--- WHAT IS ASKED ---
(1) Print the part of the Spark k-means notebook text that begins at the words "from pyspark.mllib.clustering import" and stops after "of squared distances.".
(2) Carry on the Spark k-means notebook text from its last sentence, continuing in the same style.

--- EXCERPT PROVIDED ---
To learn more about fractional dimensions: [here](https://www.youtube.com/watch?v=gB9n2gHsHN4)

### Spark Setup 

In [1]:
import findspark
findspark.init()

from pyspark.mllib.clustering import KMeans, KMeansModel
from pyspark.sql import Row, SparkSession
from pyspark.sql.types import *
from math import log
import pickle

In [2]:
spark = SparkSession.builder.getOrCreate()
sc = spark.sparkContext

### Helper functions

* The function `runKmeans` takes as input the complete dataset rdd, the sample of the rdd on which k-means needs to be run on,    the k value and the count of elements in the complete data-set. It outputs the Mean Squared Distance(MSD) of all the points in the dataset from their closest centers, where the centers are calculated using k-means. To do so we use  **K-Means API**: the initializationMode parameter is set to kmeans++. The computeCost function gives you the sum of squared distances.

--- DATA SHOWN ---
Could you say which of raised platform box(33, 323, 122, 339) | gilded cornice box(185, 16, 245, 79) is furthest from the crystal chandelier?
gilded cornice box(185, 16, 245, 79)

--- FINAL ANSWERS ---
(1)
from pyspark.mllib.clustering import KMeans, KMeansModel
from pyspark.sql import Row, SparkSession
from pyspark.sql.types import *
from math import log
import pickle

In [2]:
spark = SparkSession.builder.getOrCreate()
sc = spark.sparkContext

### Helper functions

* The function `runKmeans` takes as input the complete dataset rdd, the sample of the rdd on which k-means needs to be run on,    the k value and the count of elements in the complete data-set. It outputs the Mean Squared Distance(MSD) of all the points in the dataset from their closest centers, where the centers are calculated using k-means. To do so we use  **K-Means API**: the initializationMode parameter is set to kmeans++. The computeCost function gives you the sum of squared distances.

(2)
* The function `omputeIntrinsicDimension` takes as input a pair of values $(n1, e1)$, $(n2, e2)$ and computes the intrinsic dimension as output. $e1, e2$ are the mean squared distances of data-points from their closest center (we use the formula above).


In [4]:
def runKmeans(data, sample_dataset, k, count):
    clusters = KMeans.train(sample_dataset, k, maxIterations=1, initializationMode="kmeans++")
    cost = clusters.computeCost(data)
    return cost/count

def computeIntrinsicDimension(n1, e1, n2, e2):
    ans = 2 * (log(n2) - log(n1)) / (log(e1) - log(e2))
    return ans

### Run K-Means:

Now we run K-means for various values of k and use these to estimate the intrinsic dimension of the dataset.
we run Kmeans only on a subset of 10000 to avoid long time computations. We will be estimating the MSD for K values of 10, 200, 700, 2000. The input dataframe is a parquet file, in order to get the correct approximation of the dimension, we will transform data to array of dense vectors and convert columns to double before running KMeans.

In [5]:
from pyspark.mllib.linalg import Vectors

def run(df):
    
    result = dict()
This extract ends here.